- Apply what you read
a: Return the passage from the Flemish asparagus post word for word, starting at "Since the late" and ending at "shoots of papyrus.".
b: Answer these questions from the Flemish asparagus post, marking each answer the same way:
(i) To which plant family does asparagus belong?
(ii) How many varieties of asparagus do the European Union rules recognize?
(iii) Which two crops did farmers in Flanders prefer to grow instead of asparagus?

- Page extract
+---+

19 aprile 2014

Asperges à la flamande - Flemish Asparagus


la ricetta in italiano qui


It’s Spring time, asparagus time, lord of the kitchen and present in almost every seasonal buffet.
They are so good and healthy that is so hard to resist.
They belong to Liliaceae family,  along with onion, garlic and leeks.


 asparagi verdi


Known since ancient times, as wikipedia shows:

Asparagus was cultivated and used by the Egyptians in the Mediterranean and Asia Minor 2,000 years ago, as well as in Spain. While the Greeks do not seem to cultivate asparagus, the Romans in early 200 BC had manuals set with all details about its cultivation. The asparagus was just mentioned by Theophrastus, Cato, Pliny and Apicius; in particular the latter two described accurately not only the method of cultivation, but also how to use it. Roman emperors liked the asparagus so much, that it is told they had  special vessels to go and collect this vegetable, ships named as asparagus. But there was always and only a privilege for the rich gourmets.
From the XV century asparagus began to be cultivated in France, and then, in the sixteenth century, became very popular in England too; only later was introduced in North America. Native Americans used to dry asparagus to use as medicament herb.

Bernard Delcord, columnist of Belgium Delta Guide, tells us the story of Belgian asparagus in this interview:

According to the European Union rules, there are four varieties of asparagus: white, green, purple and green&purple.
They are grown almost exclusively in the Flemish part of the country, especially in Malines e Louvain area.
The Belgian asparagus, and most of all the white ones, have enjoyed a very high reputation in the XVII century until 1960.
Then their cultivation lived a long decline in Flanders, due to many reasons: the reckless taxation that the Government  required, considering asparagus a luxury product, cheaper imports  mainly from Asia, but also from Greece and Italy, and the great workload that the a high quality production requires.
Farmers have thus preferred to grow cauliflower and chicory, more profitable and less tiring.
Since the late 1980s, as a result of renewed consumer interest in traditional high quality, farmers resumed the production of asparagus in Flanders. But still it can not cope with the demand, so markets  give on sale asparagus imported from Spain, Italy, France, Greece and even from the United States, and Belgian asparagus are still very expensive.
Asparagus is not a Belgian native vegetable, some historians believed to see the representation of asparagus on the walls of a pyramid in Saqqara, Egypt, and that would bring its culture more than 5000 years before our era. But on the other hand, some other historians have always declared that they were actually shoots of papyrus.

+---+

Dataset entries

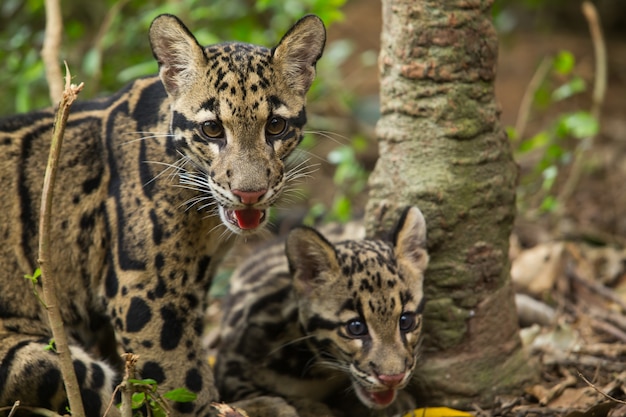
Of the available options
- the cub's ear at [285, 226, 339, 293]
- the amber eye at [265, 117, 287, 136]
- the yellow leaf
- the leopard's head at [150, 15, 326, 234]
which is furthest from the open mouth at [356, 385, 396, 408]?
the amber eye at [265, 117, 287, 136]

+---+

- Numbered responses
a:
Since the late 1980s, as a result of renewed consumer interest in traditional high quality, farmers resumed the production of asparagus in Flanders. But still it can not cope with the demand, so markets  give on sale asparagus imported from Spain, Italy, France, Greece and even from the United States, and Belgian asparagus are still very expensive.
Asparagus is not a Belgian native vegetable, some historians believed to see the representation of asparagus on the walls of a pyramid in Saqqara, Egypt, and that would bring its culture more than 5000 years before our era. But on the other hand, some other historians have always declared that they were actually shoots of papyrus.

b:
(i) Liliaceae.
(ii) Four: white, green, purple and green&purple.
(iii) Cauliflower and chicory.